10 September 2015 International tourism figures grew by four per cent in the first half of 2015, an increase of 21 million when compared to the same period last year, the United Nations said today.
International arrivals rose by 5 per cent in Europe, Asia and the Pacific, and the Middle East, and by 4 per cent in the Americas, according to figures released by the UN World Tourism Organization (UNWTO).
The most popular regions proved to be the Caribbean and Oceania, which saw a rise of seven per cent, while Central and Eastern Europe and Central America saw a rise of six per cent.
Although only limited data is available for Africa, it is thought that there has been an estimated 6 per cent decrease in the region, with a decline of 10 per cent in arrivals to North Africa and four per cent to Sub-Saharan Africa. African destinations have been affected by terrorist attacks and the aftermath of the Ebola outbreak.
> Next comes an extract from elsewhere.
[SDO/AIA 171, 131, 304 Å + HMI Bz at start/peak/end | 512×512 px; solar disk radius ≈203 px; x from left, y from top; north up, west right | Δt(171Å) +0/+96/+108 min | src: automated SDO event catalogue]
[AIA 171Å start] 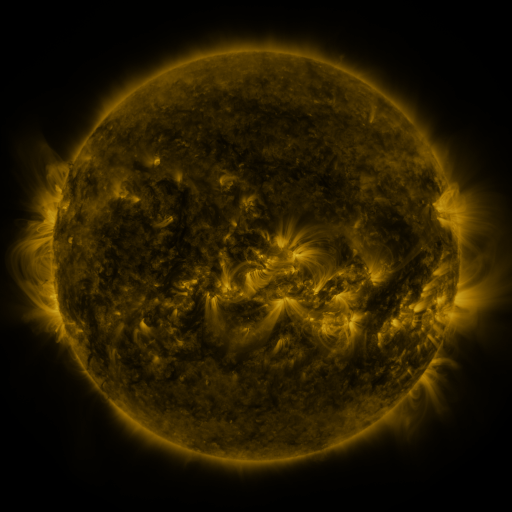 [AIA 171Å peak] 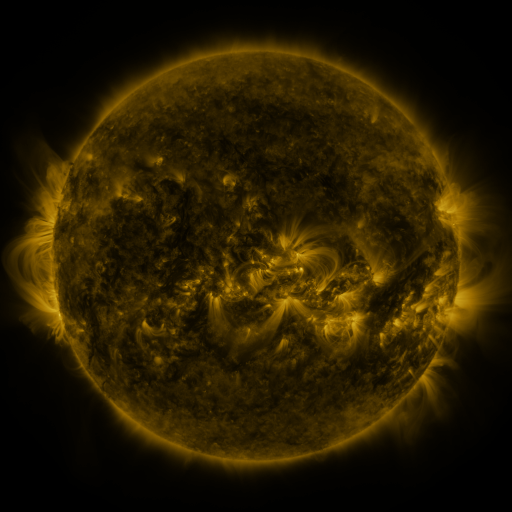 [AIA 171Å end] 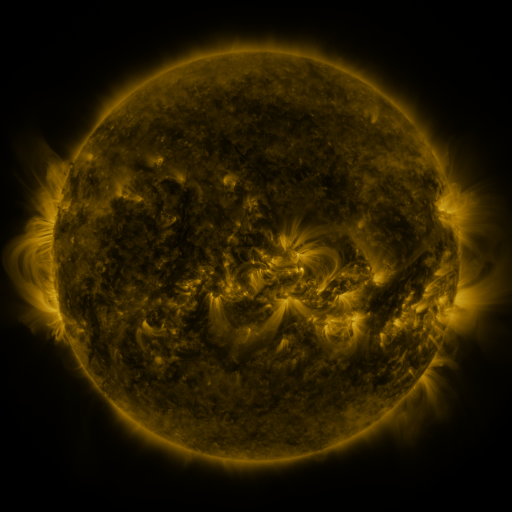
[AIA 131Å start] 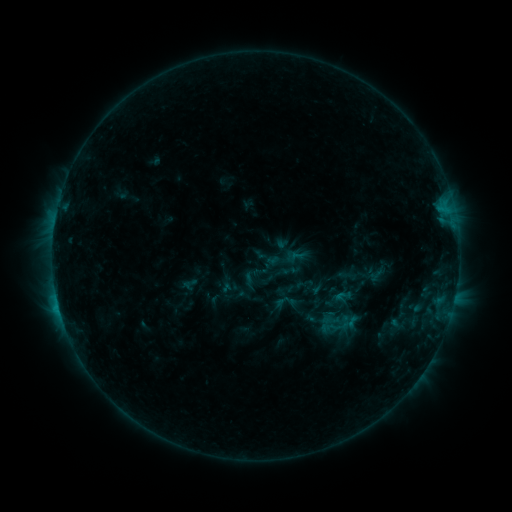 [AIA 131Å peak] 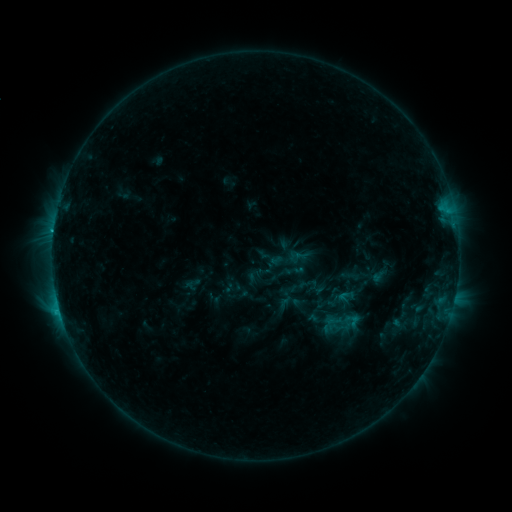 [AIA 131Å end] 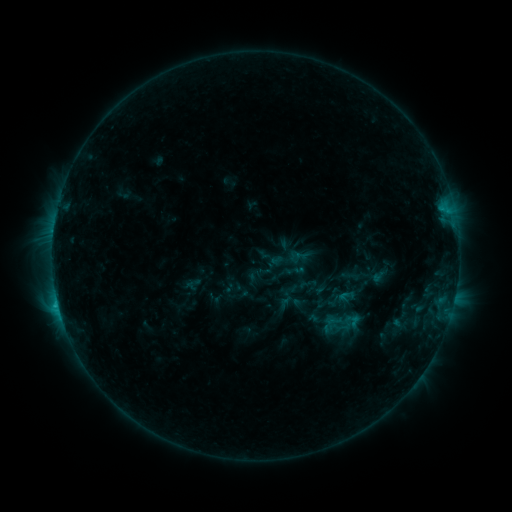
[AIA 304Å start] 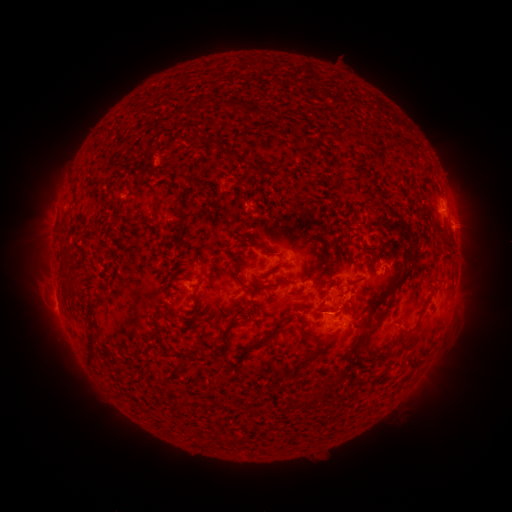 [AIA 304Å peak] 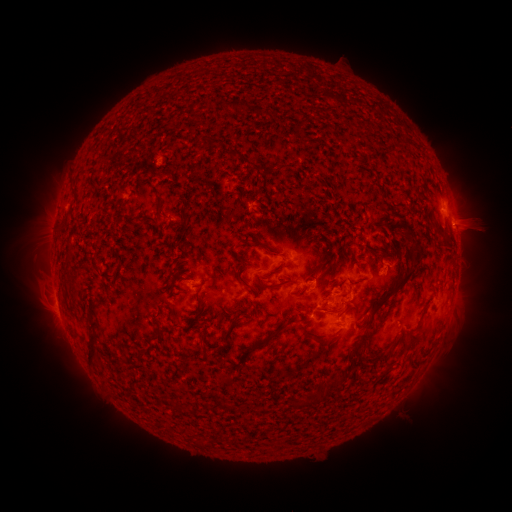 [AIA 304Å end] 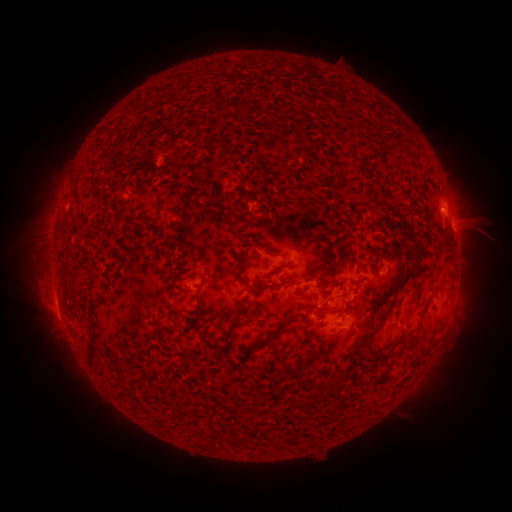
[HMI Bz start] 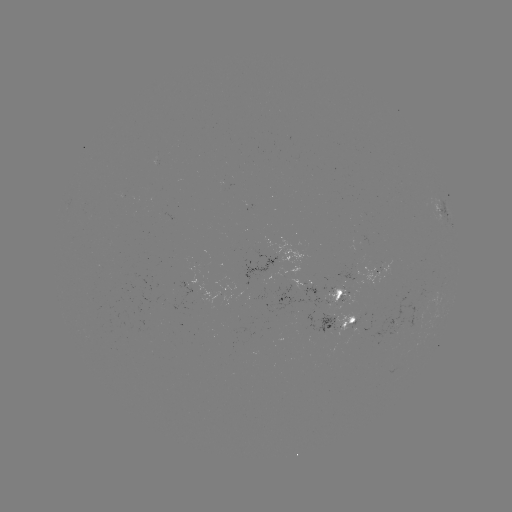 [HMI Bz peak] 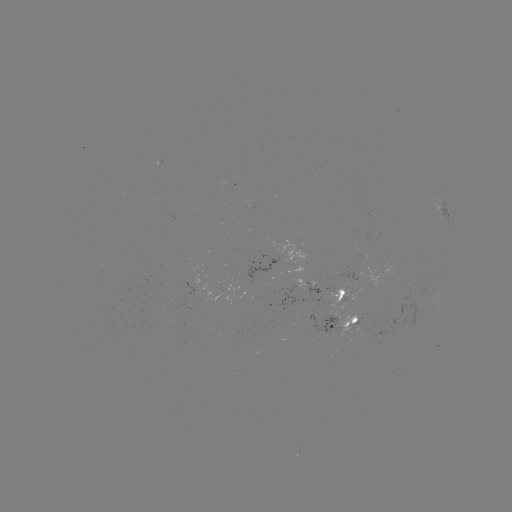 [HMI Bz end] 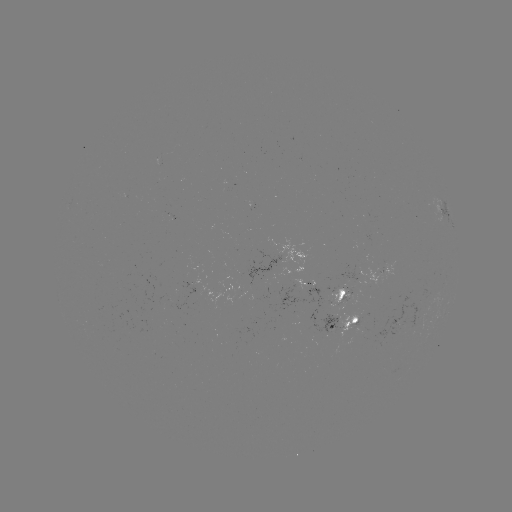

As well as safety and security concerns in some regions, the recovery of advanced economies and the slowdown of emerging ones have also affected tourism figures. Lower oil prices and currency fluctuations, such as the weaker currency in the Euro area, have also played a part, says the Madrid-based UNWTO.
“These results show that, despite increased volatility, tourism continues to consolidate the positive performance it has had over the last five years and to provide development and economic opportunities worldwide,” said UNWTO Secretary-General Taleb Rifai.
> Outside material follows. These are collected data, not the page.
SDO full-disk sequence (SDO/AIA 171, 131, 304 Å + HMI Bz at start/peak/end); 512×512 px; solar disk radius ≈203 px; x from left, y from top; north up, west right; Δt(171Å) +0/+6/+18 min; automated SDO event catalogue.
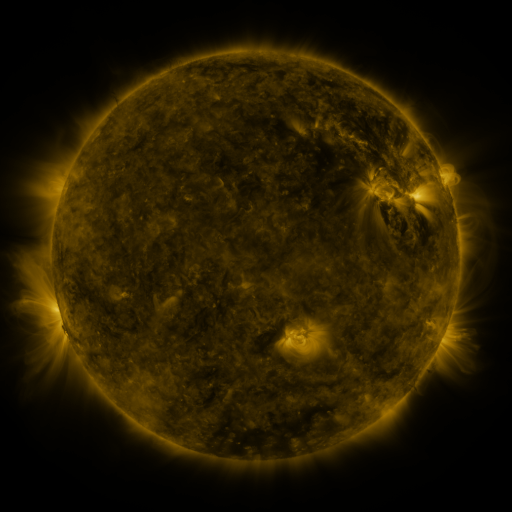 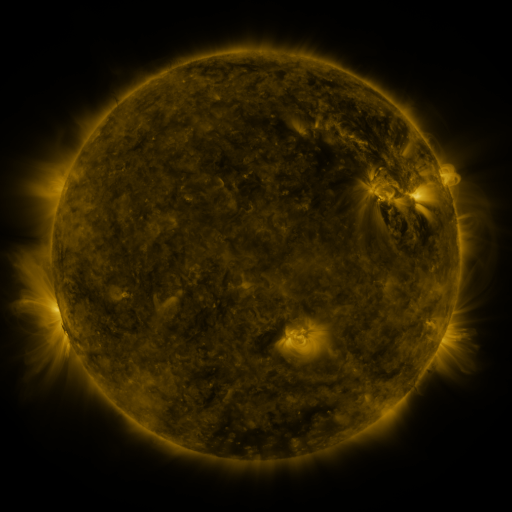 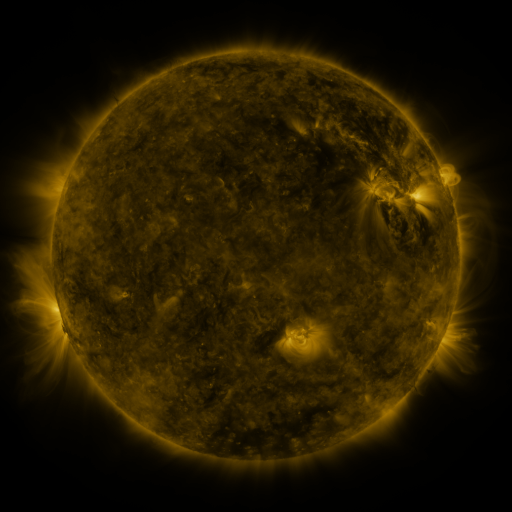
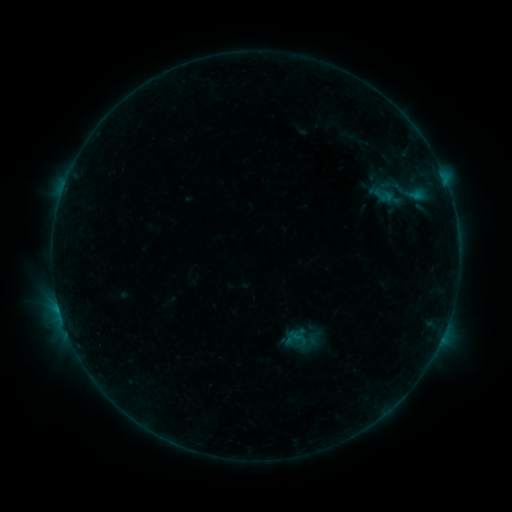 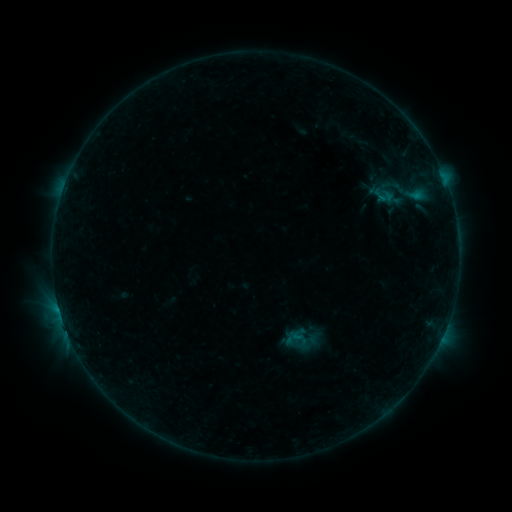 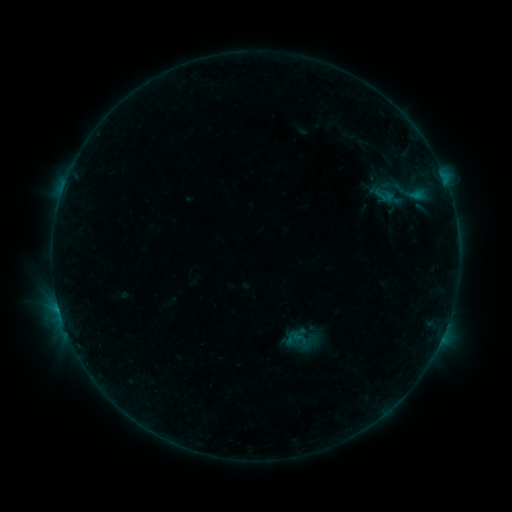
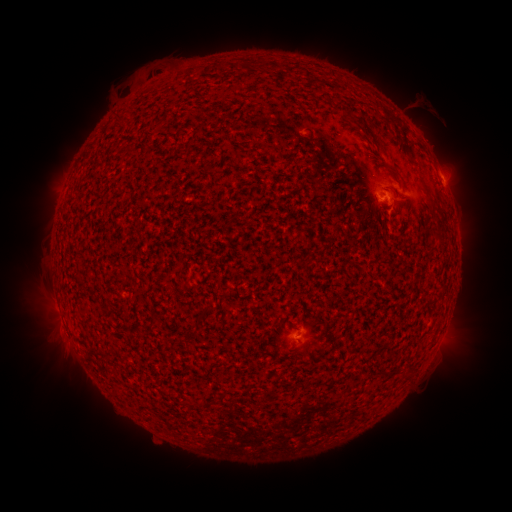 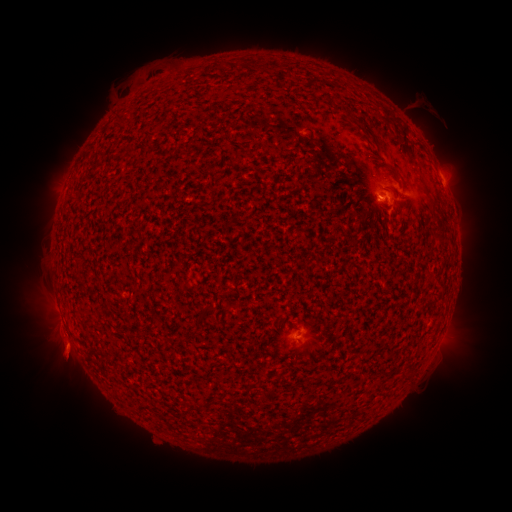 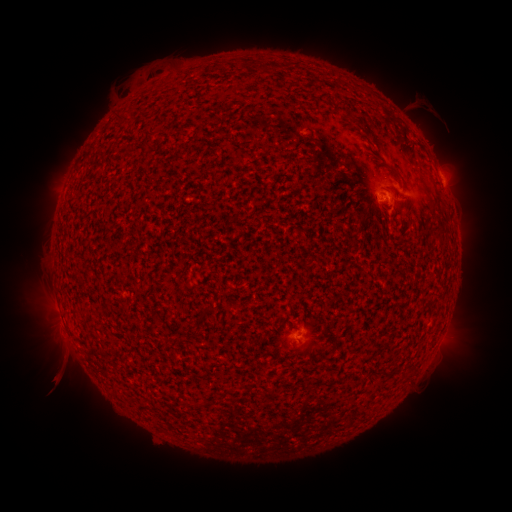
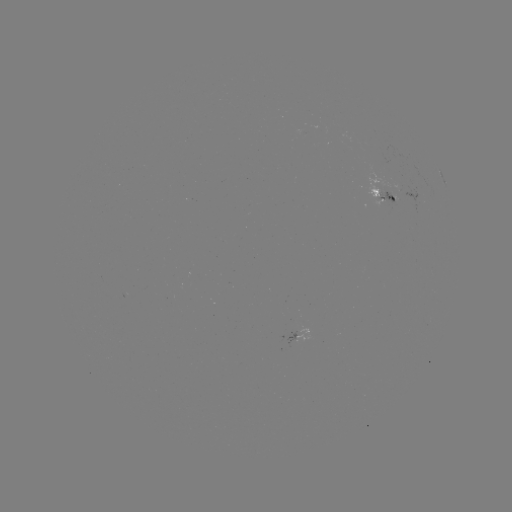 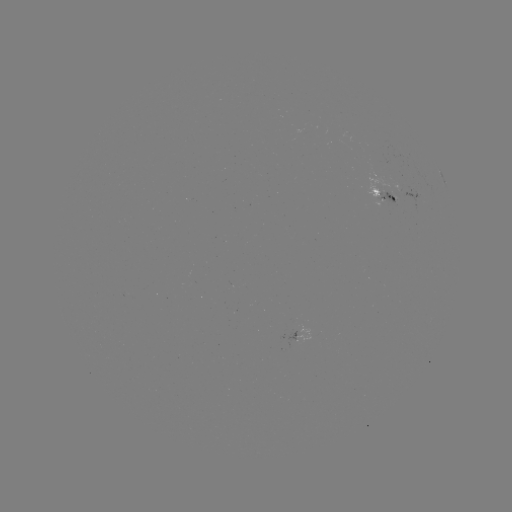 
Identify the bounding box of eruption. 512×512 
[32, 325, 93, 396].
“As UNWTO prepares to meet in Medellin, Colombia, for its 21st General Assembly, this is the appropriate moment to call for a stronger support to tourism as the sector has the potential to deliver on some of the most pressing challenges of our time, namely job creation, economic growth and social inclusion,” Mr. Rifai said.
In terms of outbound tourism, data for 2015 so far shows a mixed picture in spending overseas.
Among the emerging markets, China and India both started the year with double-digit growth in the first quarter. Expenditure from Russia and Brazil reflected slow economic growth in both markets, as well as the depreciation of their currencies against both the United States dollar and the Euro. Demand from the US, France, Sweden, and Spain remained strong, but was weaker in Germany, the United Kingdom, Italy, and Canada.